Pendapat pertama membolehkan. Ini dilakukan bila dalam kondisi darurat. Sebab, lokasi shalat Jumat yang ada, hanya menampung sebagian jemaah karena penerapan physical distancing. Di sisi lain, secara riil tidak ditemukan tempat lain untuk shalat Jumat.
Acuan tersebut kata Nadjib bersifat normatif dan umum. Karena itu, untuk melaksanakan salat Jumat bergelombang perlu verifikasi lapangan. Ini untuk memastikan bahwa suatu kawasan sudah memenuhi syarat (darurat).

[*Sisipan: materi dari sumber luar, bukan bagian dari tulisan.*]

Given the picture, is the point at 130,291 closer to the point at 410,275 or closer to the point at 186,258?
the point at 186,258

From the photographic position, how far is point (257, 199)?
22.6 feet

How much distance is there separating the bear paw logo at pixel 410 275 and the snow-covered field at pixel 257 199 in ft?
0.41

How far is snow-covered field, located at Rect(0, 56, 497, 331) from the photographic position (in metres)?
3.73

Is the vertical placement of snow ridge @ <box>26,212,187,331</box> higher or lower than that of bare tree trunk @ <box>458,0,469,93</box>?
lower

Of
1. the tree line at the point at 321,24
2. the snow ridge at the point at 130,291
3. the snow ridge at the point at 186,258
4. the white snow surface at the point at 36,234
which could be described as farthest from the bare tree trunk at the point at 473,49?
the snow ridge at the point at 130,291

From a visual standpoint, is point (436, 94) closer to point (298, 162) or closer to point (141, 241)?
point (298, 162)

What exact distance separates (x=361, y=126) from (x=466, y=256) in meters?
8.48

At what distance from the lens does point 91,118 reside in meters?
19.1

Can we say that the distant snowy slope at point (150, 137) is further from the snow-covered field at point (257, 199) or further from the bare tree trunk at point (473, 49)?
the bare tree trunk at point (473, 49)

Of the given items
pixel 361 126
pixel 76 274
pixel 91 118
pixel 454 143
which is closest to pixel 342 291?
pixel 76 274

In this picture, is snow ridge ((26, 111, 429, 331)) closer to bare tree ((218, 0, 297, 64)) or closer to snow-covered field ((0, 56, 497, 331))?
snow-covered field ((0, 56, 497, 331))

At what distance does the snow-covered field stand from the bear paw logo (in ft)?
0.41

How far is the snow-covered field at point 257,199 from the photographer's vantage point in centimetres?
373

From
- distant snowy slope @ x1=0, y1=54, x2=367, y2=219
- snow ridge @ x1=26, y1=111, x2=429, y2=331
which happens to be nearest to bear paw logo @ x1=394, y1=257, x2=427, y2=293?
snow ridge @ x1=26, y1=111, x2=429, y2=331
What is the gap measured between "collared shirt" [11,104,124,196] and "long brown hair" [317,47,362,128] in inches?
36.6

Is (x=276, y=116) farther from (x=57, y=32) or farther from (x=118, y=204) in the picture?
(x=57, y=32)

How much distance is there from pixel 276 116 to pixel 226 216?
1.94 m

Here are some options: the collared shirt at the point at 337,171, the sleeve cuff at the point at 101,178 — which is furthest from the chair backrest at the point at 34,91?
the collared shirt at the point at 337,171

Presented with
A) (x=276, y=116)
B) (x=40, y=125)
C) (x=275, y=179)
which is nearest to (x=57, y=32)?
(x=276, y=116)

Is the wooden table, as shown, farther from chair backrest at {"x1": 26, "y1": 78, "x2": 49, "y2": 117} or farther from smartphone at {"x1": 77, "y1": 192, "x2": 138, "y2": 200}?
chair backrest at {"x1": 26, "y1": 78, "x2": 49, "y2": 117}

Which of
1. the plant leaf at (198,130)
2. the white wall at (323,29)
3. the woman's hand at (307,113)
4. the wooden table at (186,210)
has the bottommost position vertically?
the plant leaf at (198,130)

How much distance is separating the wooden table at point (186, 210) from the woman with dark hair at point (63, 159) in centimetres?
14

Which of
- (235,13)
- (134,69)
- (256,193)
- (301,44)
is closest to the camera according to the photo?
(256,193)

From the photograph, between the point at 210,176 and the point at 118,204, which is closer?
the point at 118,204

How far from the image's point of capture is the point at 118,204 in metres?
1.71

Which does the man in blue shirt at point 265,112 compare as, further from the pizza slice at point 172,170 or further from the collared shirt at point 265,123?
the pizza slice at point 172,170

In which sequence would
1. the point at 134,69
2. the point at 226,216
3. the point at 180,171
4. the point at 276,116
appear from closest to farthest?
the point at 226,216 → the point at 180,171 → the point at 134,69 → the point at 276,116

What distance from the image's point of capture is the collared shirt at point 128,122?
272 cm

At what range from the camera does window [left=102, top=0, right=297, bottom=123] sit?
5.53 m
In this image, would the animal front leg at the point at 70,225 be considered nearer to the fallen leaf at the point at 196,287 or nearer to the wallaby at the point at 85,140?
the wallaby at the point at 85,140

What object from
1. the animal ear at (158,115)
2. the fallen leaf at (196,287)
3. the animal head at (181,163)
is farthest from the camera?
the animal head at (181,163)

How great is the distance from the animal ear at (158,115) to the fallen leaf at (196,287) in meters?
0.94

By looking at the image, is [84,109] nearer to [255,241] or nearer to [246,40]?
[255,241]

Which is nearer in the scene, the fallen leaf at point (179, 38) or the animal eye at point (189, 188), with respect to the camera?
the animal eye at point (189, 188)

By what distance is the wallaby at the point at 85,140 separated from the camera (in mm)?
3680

Pendapat ini (salat Jumat bergelombang), kata Nadjib, juga tetap harus mempertimbangkan dua hal. Pertama, jumlah jemaah yang ikut salat Jumat tidak kurang dari 40 orang. Kedua, jumlah gelombang pelaksanaan salat Jumat harus berdasarkan kebutuhan.
“Artinya, jika salat Jumat cukup dilakukan dua gelombang, maka tidak boleh membuat gelombang ketiga dan seterusnya,” ujaranya.
Sedangkan pendapat kedua, sekiranya ta’ddud al-jum’ah di banyak tempat tak memungkinkan, maka solusinya bukan dengan mendirikan shalat Jumat secara bergelombang di satu tempat. Melainkan mempersilakan umat Islam yang tidak mendapatkan kesempatan shalat Jumat di satu tempat untuk shalat zuhur di rumah masing-masing.